Alias THOMAS COSTANTIN, poliedrico performer con la passione per il ROSSO, in tutte le sue sfumature.
Al debutto del suo terzo ALBUM, ci spiega il suo rapporto con la MUSICA. E il misticismo.
Dear Jad e performer ossessionato dal colore rosso, Thomas Costantin, noto anche come The man in red, ci racconta Destination Experience: un evocativo album a metà strada tra elettronica, dance, wave e musica d’ascolto – la terza uscita discografica della sua carriera dopo Variations (2019) e l’EP Le città (2021) – che elude facili categorizzazioni di genere. «Ho iniziato
a lavorare ai brani confluiti in questo album poco prima dello scoppio della pandemia, all’epoca in cui
vivevo tra Parigi e Milano», esordisce il poliedrico cantante e performer padovano, noto al popolo della
notte milanese come DJ resident del Plastic e per fare presenza fissa alla consolle di sfilate e eventi delle
fashion week milanesi. «Costretto dall’emergenza Covid a tornare a vivere in pianta stabile a Milano, decisi di rimettere
temporaneamente questo progetto in lingua inglese nel cassetto, per dare la precedenza al mio EP pop in
lingua italiana (Le città, ndr), col quale ho voluto celebrare il mio rientro in patria», prosegue. «Non potevo sospettare, allora, che sarebbe seguito un lungo periodo di introspezione, che mi avrebbe portato a sospendere per circa un anno ogni attività musicale».

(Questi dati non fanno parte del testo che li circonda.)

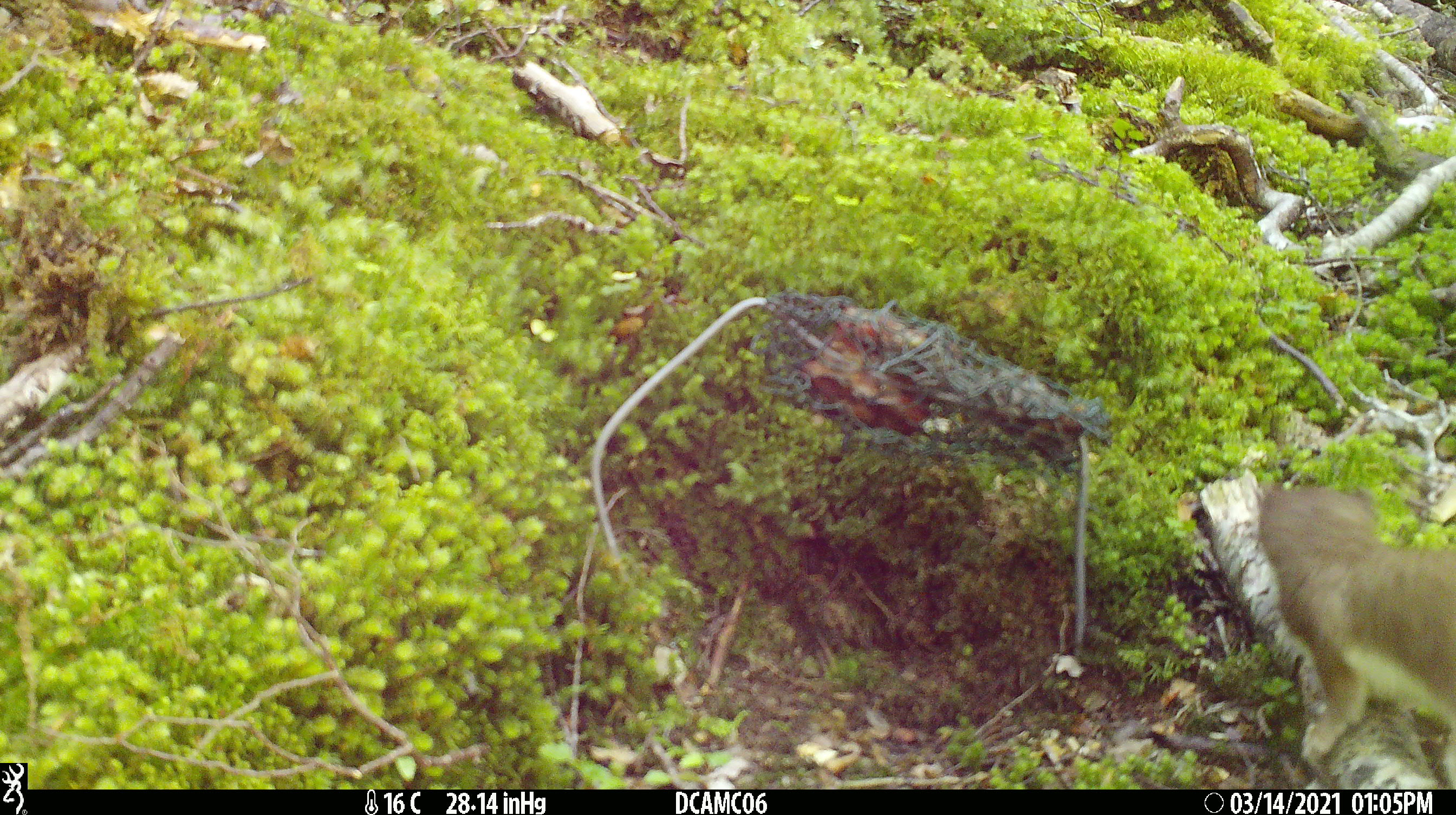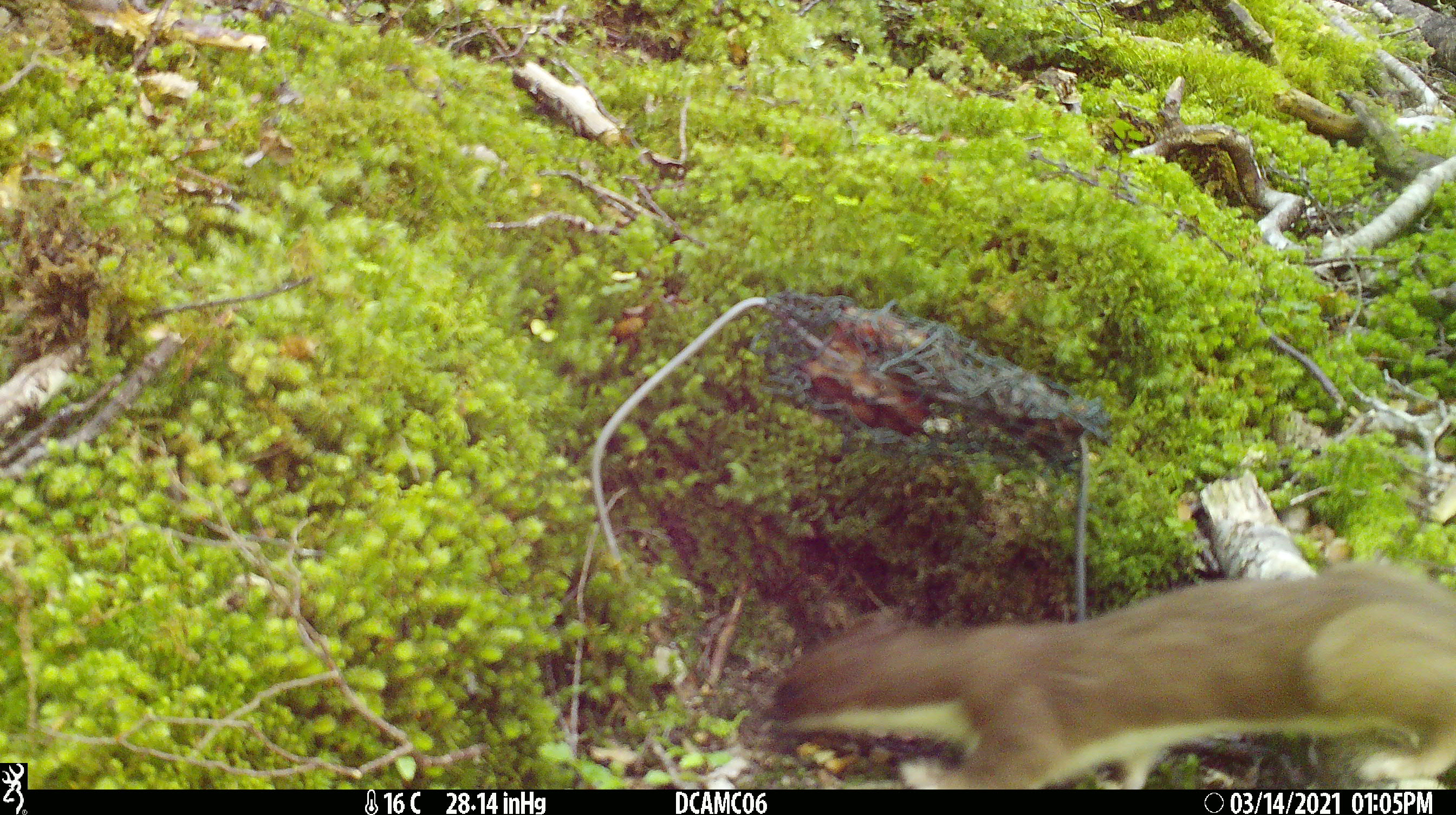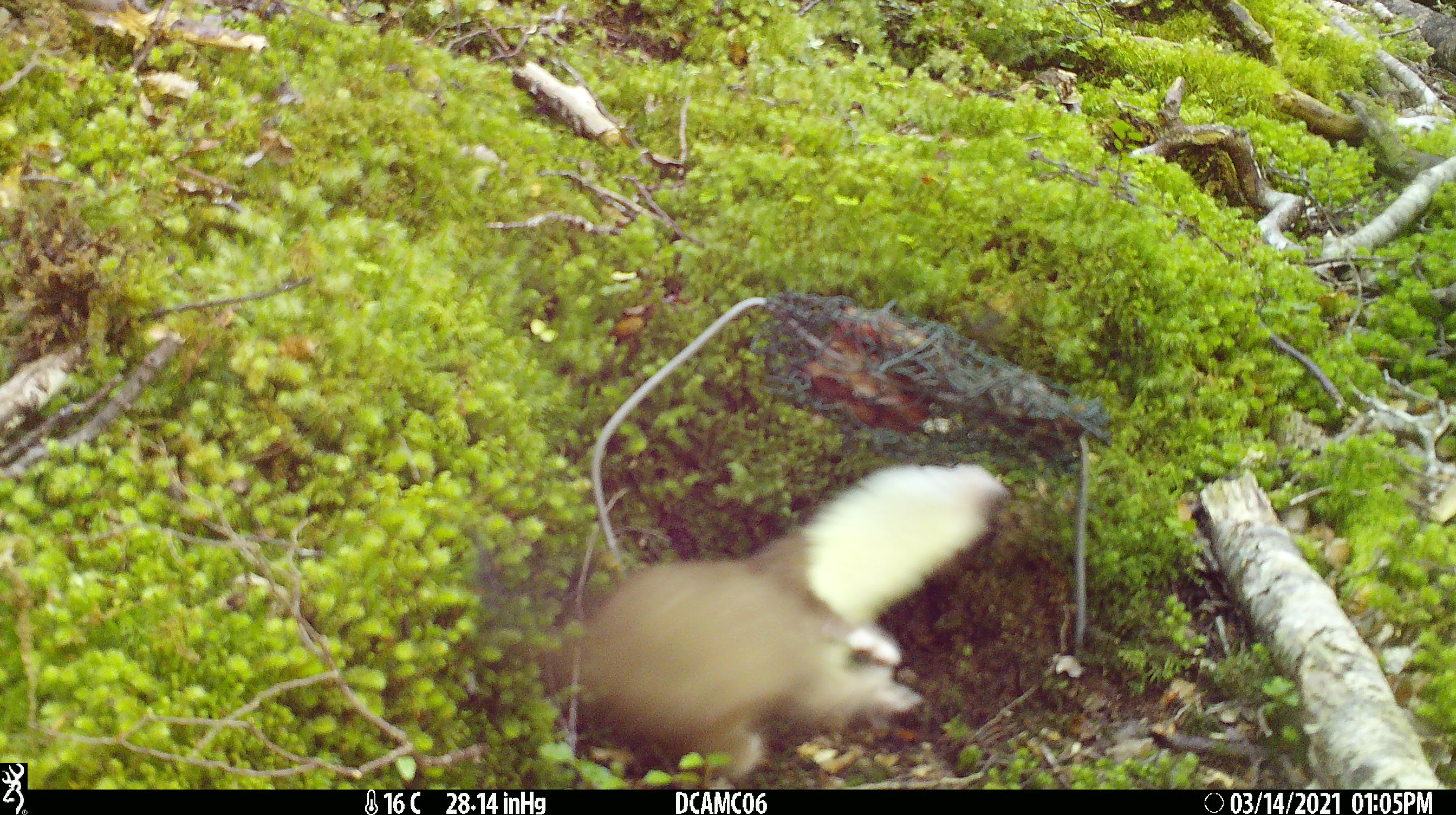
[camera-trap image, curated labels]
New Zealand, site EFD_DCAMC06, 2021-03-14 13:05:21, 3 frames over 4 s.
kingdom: Animalia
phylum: Chordata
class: Mammalia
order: Carnivora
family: Mustelidae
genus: Mustela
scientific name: Mustela erminea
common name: stoat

Progetto di lenta sedimentazione, frutto di un intenso percorso di autoconoscenza e ricerca, Destination Experience è un album più intimo e personale dei precedenti, oltre che più ricercato sul fronte del sound, grazie anche alla collaborazione con Heavy Soul Studio, la sala di registrazione di Daniele Cavalli a Firenze. «Mi premeva stemperare la musica elettronica, di per sé fredda e artificiale, con calde e “umane” sonorità vintage, motivo per cui ho scelto di registrarlo su vecchi banchi analogici, come era prassi fare fino agli anni ’80», rivela. «Rinunciare alla comodità del computer mi ha fatto scoprire un modus operandi fisico e artigianale, caratterizzato da una forte componente tattile, che mi ha portato a instaurare con la mia musica una relazione più epidermica, viscerale. A questo si aggiunga che la gestualità ripetitiva, a tratti ossessiva, legata all’uso di questi ingombranti macchinari
conferisce all’intero processo di registrazione un alone di sacralità. Soprattutto la notte, nello studio così immerso nel silenzio da sembrare la cripta di un tempio, mi sono sentito l’adepto di un culto misterico». L’afflato mistico, rivela, ha nel frattempo contagiato anche la sua pratica di DJ. «Tornare a esibirmi dal vivo, dopo la pandemia, è stato uno shock. Mi sono sentito spinto di prepotenza dentro un mondo fatto di volumi alti e apparenza, al quale, reduce da un anno di silenzio e spartana concretezza, non ero più abituato», prosegue. «Mi sono ritrovato così a desiderare di reinventare il mio modo di essere DJ, infondendovi poesia, mistero e spiritualità. Andando oltre l’aspetto meramente ludico della professione, un DJ, elevandosi a “vate”, può ambire a molto di più: officiare un rituale collettivo in onore del Dio della Musica, misterioso e potente. Dal dancefloor si sprigiona allora un’energia estatica e inebriante, mentre la musica acquisisce una strana e “fluida” consistenza che ti dà l’impressione di esservi “immerso”; quasi fosse l’acqua di un mare, l’aria di un vento di tempesta, o il silenzio ovattato di una foresta dopo una nevicata». Lo scatto di Cuba Tornado Scott scelto come copertina dell’album – dominato dal colore rosso, non poteva essere altrimenti per The man in red – ritrae l’artista mente scosta con la mano la quinta di un teatro, investito da un fascio di luce fumoso e materico. «Rappresenta la musica in queste estatiche occasioni: così “densa” e avvolgente, da dare l’illusione di poterla suonare, come
uno strumento». L’album è uscito il 14 ottobre.